What is needed:
Tally the lines of the data that include the word "States". Only the number is to be returned.
_ _ _
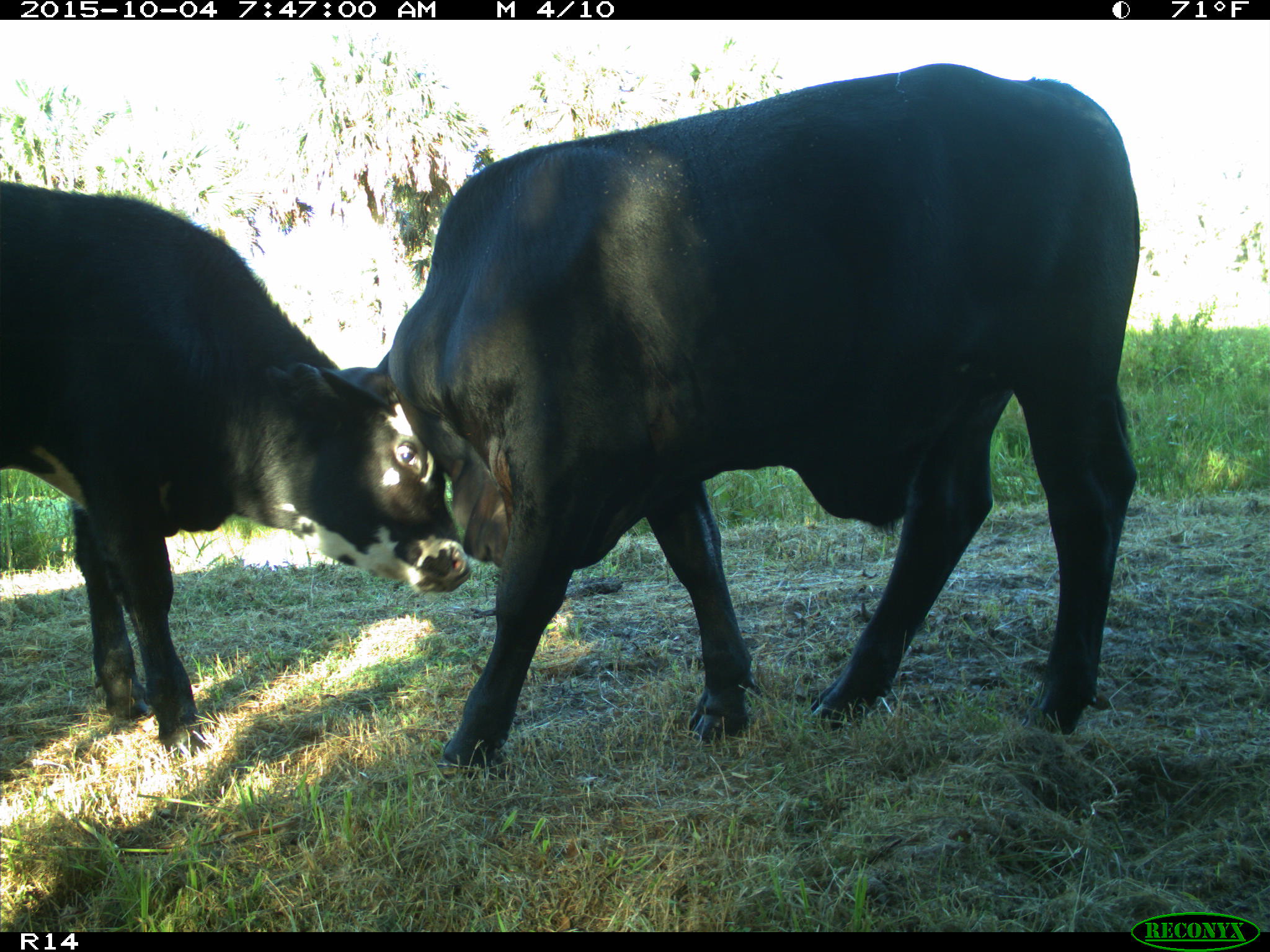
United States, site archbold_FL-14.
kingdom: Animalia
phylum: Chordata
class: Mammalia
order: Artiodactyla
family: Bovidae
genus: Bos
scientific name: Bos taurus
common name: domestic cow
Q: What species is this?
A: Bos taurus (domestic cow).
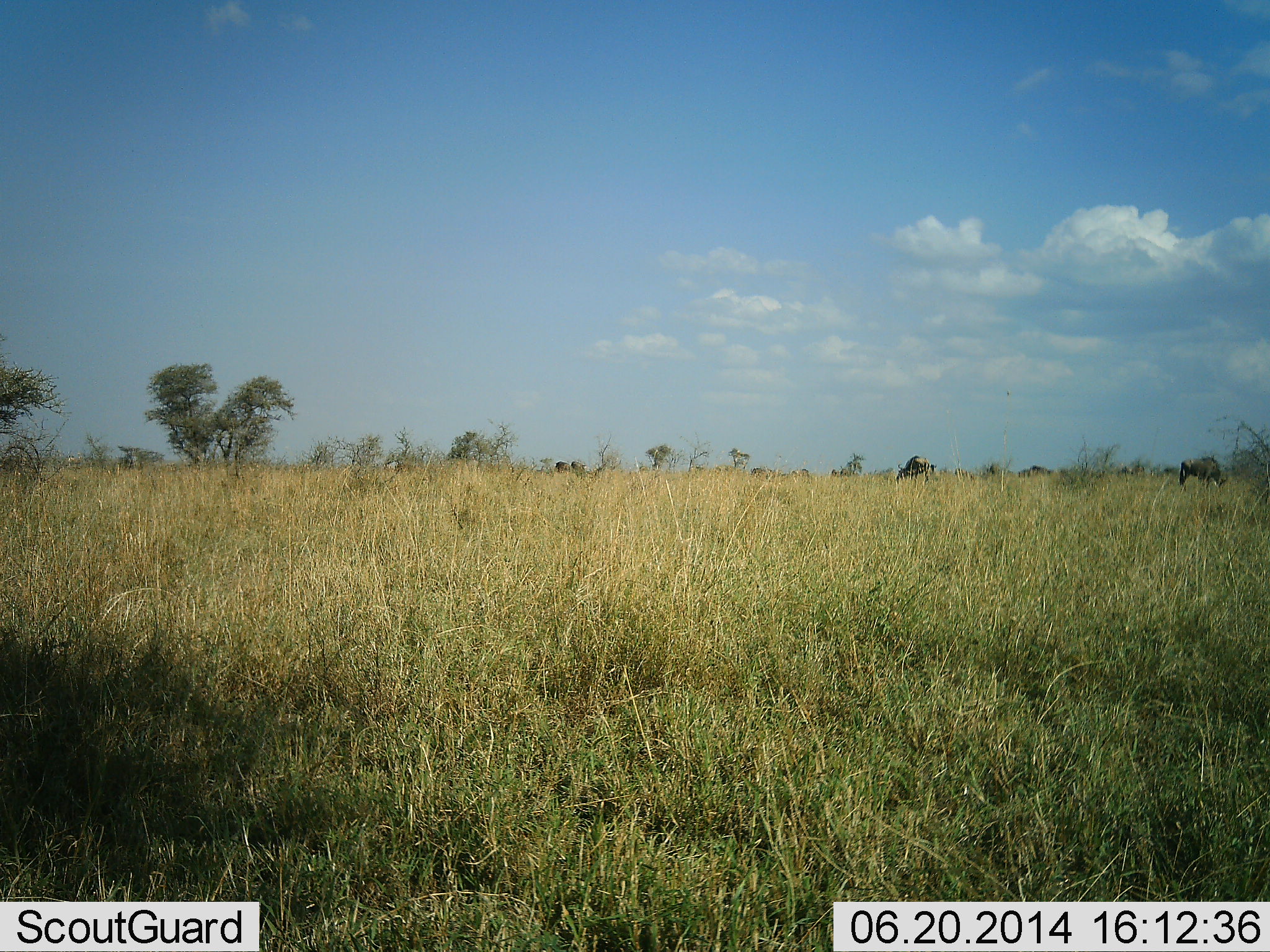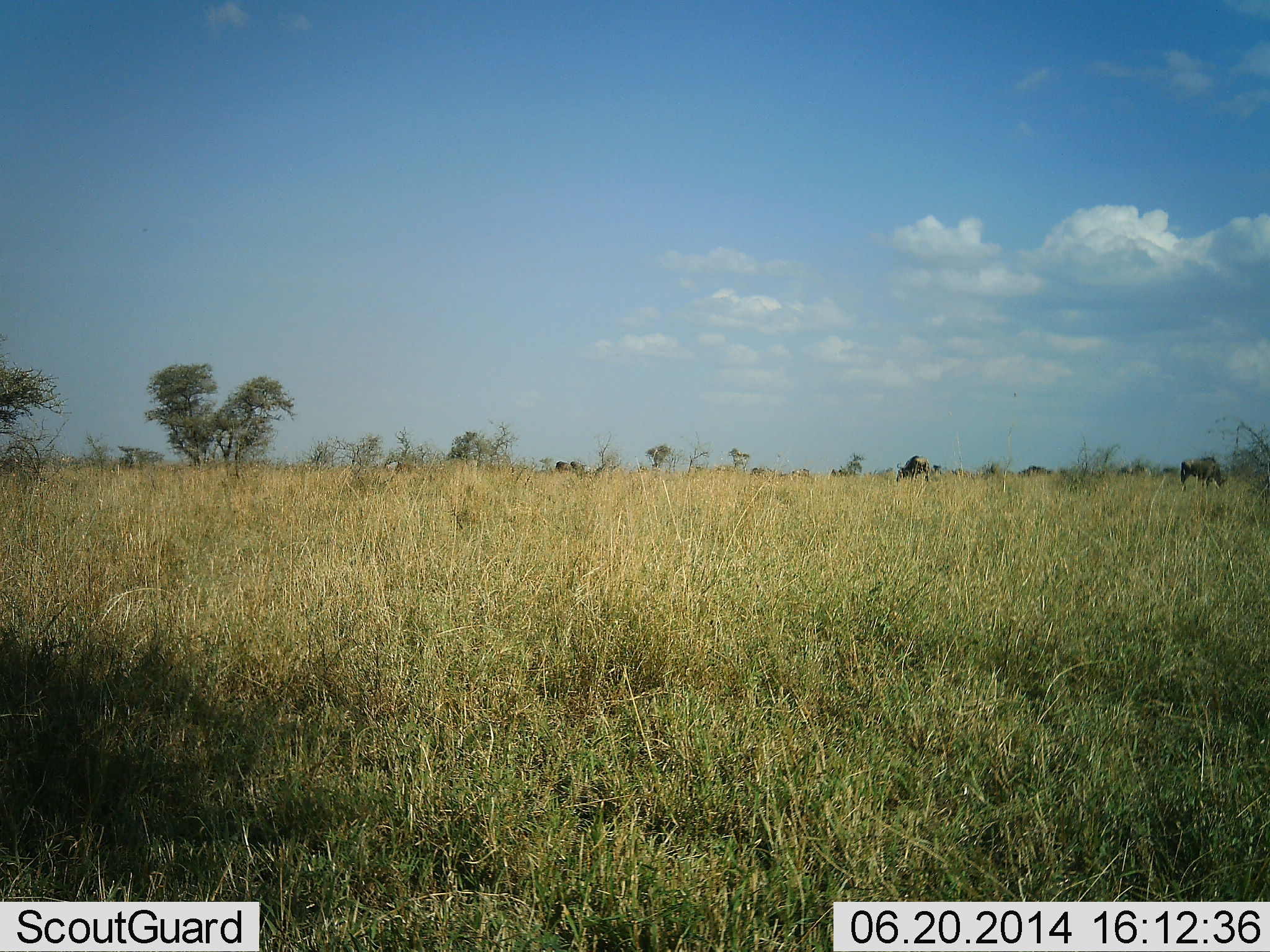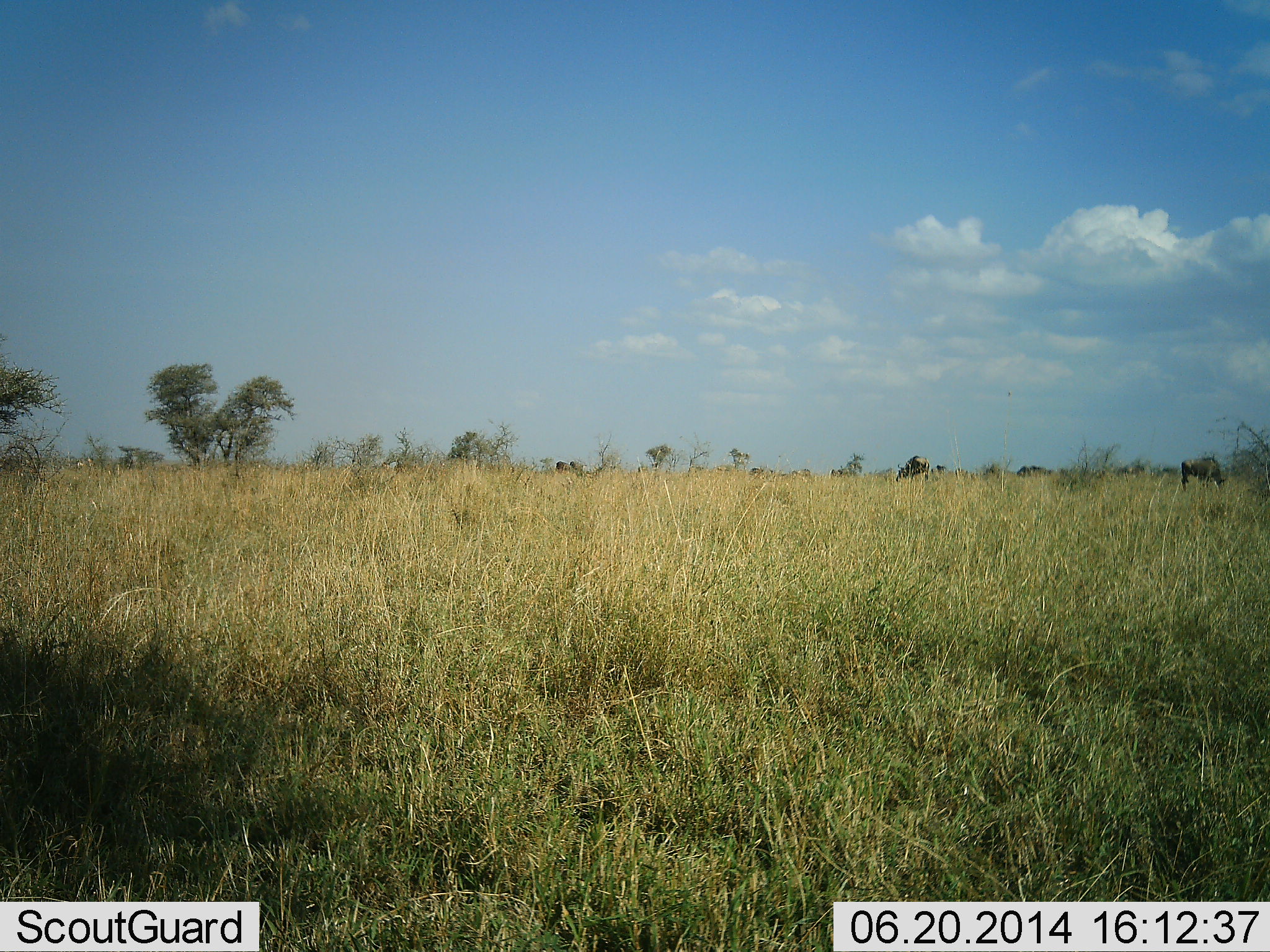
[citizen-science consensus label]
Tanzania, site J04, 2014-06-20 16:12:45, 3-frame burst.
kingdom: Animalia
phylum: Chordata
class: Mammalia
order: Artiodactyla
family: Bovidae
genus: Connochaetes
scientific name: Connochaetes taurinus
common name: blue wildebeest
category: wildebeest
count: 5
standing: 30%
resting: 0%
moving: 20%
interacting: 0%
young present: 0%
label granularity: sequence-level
_ _ _
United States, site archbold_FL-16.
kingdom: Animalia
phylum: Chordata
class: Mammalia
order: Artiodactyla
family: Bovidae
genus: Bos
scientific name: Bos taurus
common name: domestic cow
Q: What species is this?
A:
_ _ _
Output:
2